First Day of School
- sn pubs
- Jul 30, 2014
- 3 min read
I’m doing something scary in 20 minutes. I don’t know if I’ll come back or not, but I definitely know that I left the fridge door open at home before I left. I also definitely know that I forgot to refill Blackie’s food bowl, and this means that when Grandma comes home and sees the dog make a mess on her S$500 antique rug she’s going to make meat pie out of Blackie. I think about the last thing that happened at home-Father and Mother bading me farewell at the doorstep. Father is putting a reassuring hand on my shoulder while talking about blabbity blab, and Mother is busy stockpiling bottles of Brand’s chicken essence and vitamin C candies in my pockets. All I remember afterwards is their gleaming faces and the flourish of flowery handkerchiefs as I sit back in the bus on the travel towards an inescapable fate. If you ask me, the only thing I regretted was not watching the latest episode of Sesame Street (I wanted to watch Big Bird ride the unicycle), because it was then that the letter had came and I wasn’t allowed to watch TV until the end of Time. “No, Johnny, you can’t. Now go back to your room and finish reading the nursery rhymes,’ Mother once said when I had demanded to watch Elmo’s World. On the TV had been a woman who had a lot of powder on her face and who was talking in a real boring voice (I can never understand why people just had to listen to those awful channels). Now that I’m on the bus on the travel towards an inescapable fate, I look around to look around at my fellow comrades. They are all clad in stiff, starched uniforms with water bottles strung around their necks and blue duck-caps fitted on their heads like mine-some are chatting with their friends, some are peeping into their lunchboxes and a surreptitious few are playing cards at the back of the bus. One of them looks at me with fire in his eyes, and I turn around and pretend to look out from the window at a cat moon-walking on the pavement outside. Grandma told me once about this kind of people-she told me that they were called ‘thugs’, and that if I were to ever meet them on the street I had to look away. As I watch the cat topple off the pavement and do a double flip-flop, I wonder if the thugs behind would smile if I gave them a Vitamin C candy each. Probably not, I guess.

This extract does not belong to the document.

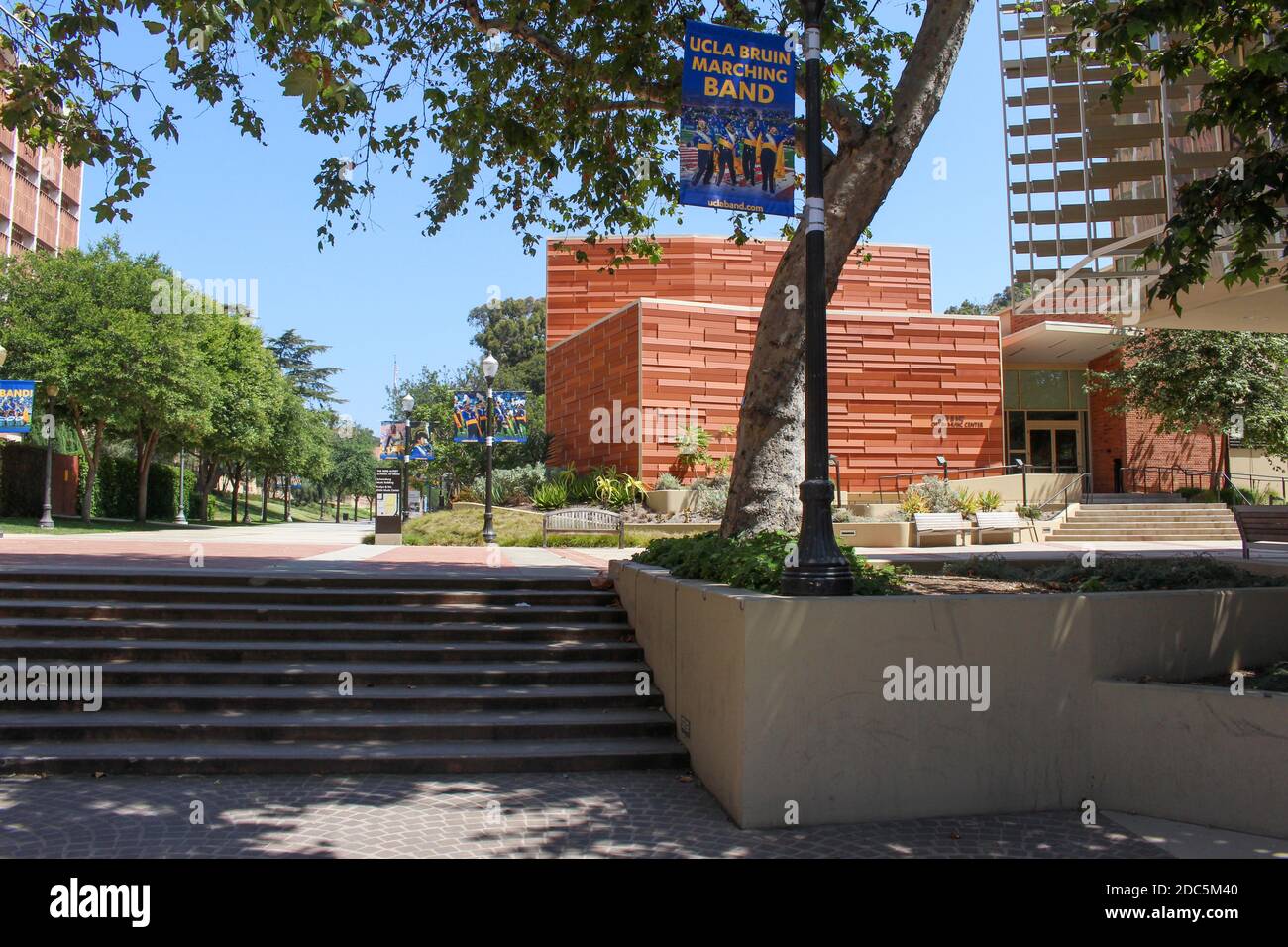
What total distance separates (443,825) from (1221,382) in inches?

It is then that the bus stops at an enormous building that is a hundred times bigger than my home. When we tottle down from the bus a smiling lady dressed in bright bright red who has a lot of red colour smudged on her mouth rushes towards us and smiles at us-her mouth thins and stretches wide to reveal a set of large and intimidating teeth. Behind me someone whimpers at the sight of that mouth. “Helllooooo children! Welcome to Sunshine Elementary School! Oh my, what wonderful and lovely children you are, my dears!” She screams while swooping down on us like an overgrown bat. “Today’s the first day of school for everyone of you, so I do so so so hope that you will come to love and enjoy every single day of your life here! Hee hee hee, oh… what wonderful children you are, my dears…” The lady smiles.

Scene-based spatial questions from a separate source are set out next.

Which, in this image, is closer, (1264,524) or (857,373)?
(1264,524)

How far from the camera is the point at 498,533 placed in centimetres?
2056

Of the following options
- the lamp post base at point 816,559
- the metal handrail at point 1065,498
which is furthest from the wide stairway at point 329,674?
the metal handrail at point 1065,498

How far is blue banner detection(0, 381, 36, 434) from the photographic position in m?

I stare at the intimidating building and the smiling lady in front of us. The thugs somewhere near are flexing their little arm muscles while looking at my pockets. Then something cracks inside of me. With a loud shout I surrender the packets of vitamin C candies in my pockets, and run straight for my life towards the entrance of the school.
Before me stands a formidable 30-metre tall metal gate with barbed wires aligned along the top of the gate. Behind me, the smiling lady says, “Welcome to Sunshine Elementary school, my dears! I am proud to say that this school offers the best boot-camp education in the whole nation…oh my, what wonderful children we have here…hehehe…”
-Calista Io(2U)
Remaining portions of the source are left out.